(Beginning of Supplied material)

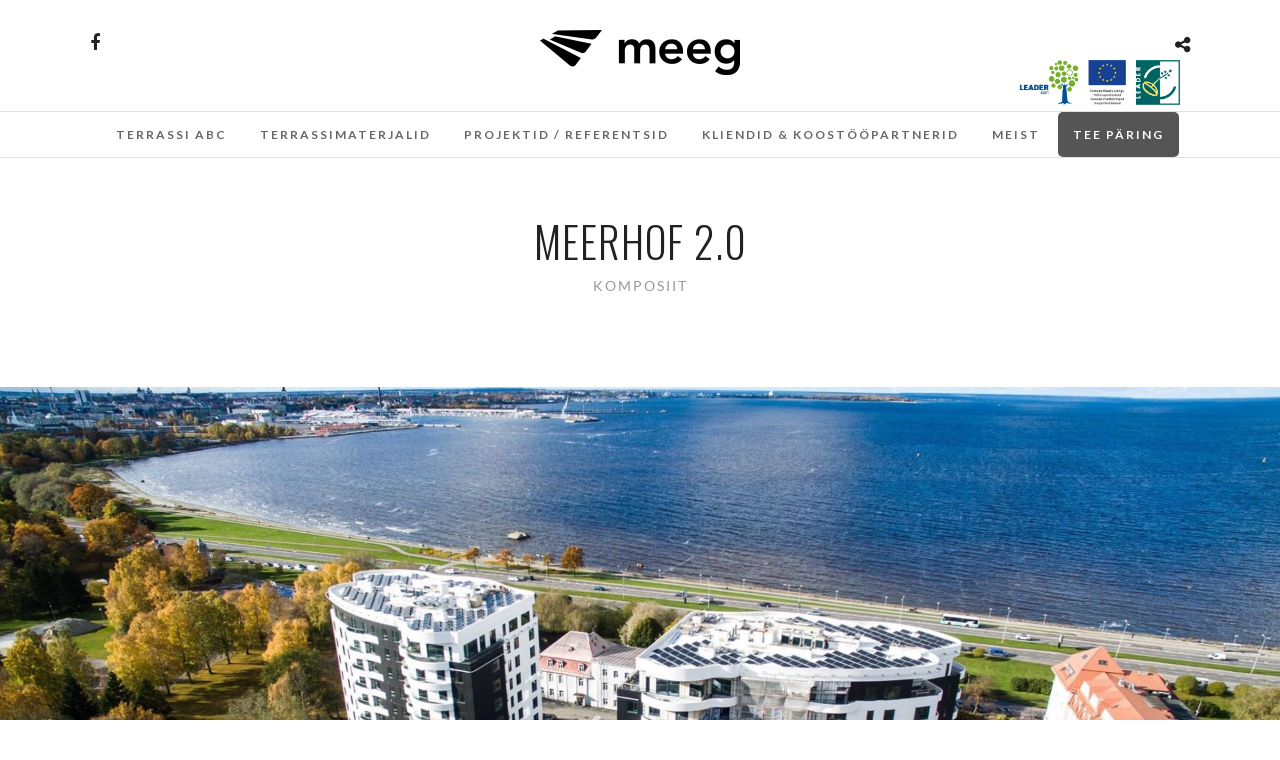

--- FILE ---
content_type: text/css;charset=UTF-8
request_url: https://meeg.ee/wp-content/themes/photome/templates/custom-css.php?ver=6.6.4
body_size: 407
content:

.portfolio_nav { display:none; }

#mobile_nav_icon
{
    display: none !important;
}



@media only screen and (max-width: 768px) {
	html[data-menu=leftmenu] .mobile_menu_wrapper
	{
		right: 0;
		left: initial;
		
		-webkit-transform: translate(360px, 0px);
		-ms-transform: translate(360px, 0px);
		transform: translate(360px, 0px);
		-o-transform: translate(360px, 0px);
	}
}


.partners-logos { list-style: none; margin: 30px auto; padding: 0; text-align: center; }
.partners-logos li { display: inline-block; margin: 15px 25px; padding: 0; }
.partners-logos li img { max-height: 35px; max-width: 100%; height: auto; width: auto; }
.post_img.team img {width:50%;}
.team_card_wrapper {max-width:700px;}
.team_card_wrapper .floatright {float:left !important;}
#menu_wrapper div .nav li.query-link a {background:#555;color:#fff;border-radius:5px;display:inline-block;}
#menu_wrapper div .nav li.query-link a:hover {background:#333;color:#fff;}
#contact-us #page_content_wrapper .inner .sidebar_content.page_content, #contact-us .page_content_wrapper .inner .sidebar_content.page_content, #contact-us .page_content_wrapper .inner .sidebar_content{
width:calc(69% - 50px);
}
#contact-us .sidebar_wrapper { width:calc(31% + 30px);margin-left:0;}
.footer_bar_wrapper {display:none;}




--- FILE ---
content_type: text/css
request_url: https://meeg.ee/wp-content/themes/photome-child/style.css?ver=6.6.4
body_size: -68
content:
/*
Theme Name: Photo Me Child
Theme URI: http://themes.themegoods.com/photome/demo
Text Domain: photome
Template: photome
*/

@import url("../photome/style.css");


--- FILE ---
content_type: application/javascript
request_url: https://meeg.ee/wp-content/themes/photome-child/js/custom-script.js?ver=6.6.4
body_size: 390
content:
jQuery(document).ready(function() {

    jQuery('#leader-tooltip').tooltipster({
        content: jQuery('<p>Meeg OÜ projekt \"Saematerjali värvimisautomaadi soetamine\" viidi ellu EL maapiirkondade toetusmeetme LEADER kaasabil 2020. aastal.</p><p>Projekti raames soetati puitmaterjali värvimis- ja viimistlusmasin Ceetec A250, mis tõstab Meeg OÜ võimekust pakkuda kvaliteetseid puidu viimistlusteenuseid ning vähendada sõltuvust puidutootjate ja -viimistlejate teenustest. Soetatud viimistlusautomaat annab ettevõttele parema eelduse iseseisvalt ja operatiivselt pakkuda eriilmeliste ja erinõuetega objektide puitmaterjali tarnimiseks ja viimistlemiseks.</p><p>Toetuse summa oli 9999,49 eurot.</p><p><img src="https://meeg.ee/wp-content/themes/photome-child/images/leader-2014-kleebis-veeb-h-w-col.jpg" /></p>'),
        animation: 'fade',
        delay: 200,
        theme: 'tooltipster-meeg',
        touchDevices: false,
        trigger: 'click',
        position: 'bottom-right'
    });
});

(End of Supplied material)

• Task directions
Copy each line of the records that contains the word "style".

• Solution for this task
.partners-logos { list-style: none; margin: 30px auto; padding: 0; text-align: center; }
request_url: https://meeg.ee/wp-content/themes/photome-child/style.css?ver=6.6.4
@import url("../photome/style.css");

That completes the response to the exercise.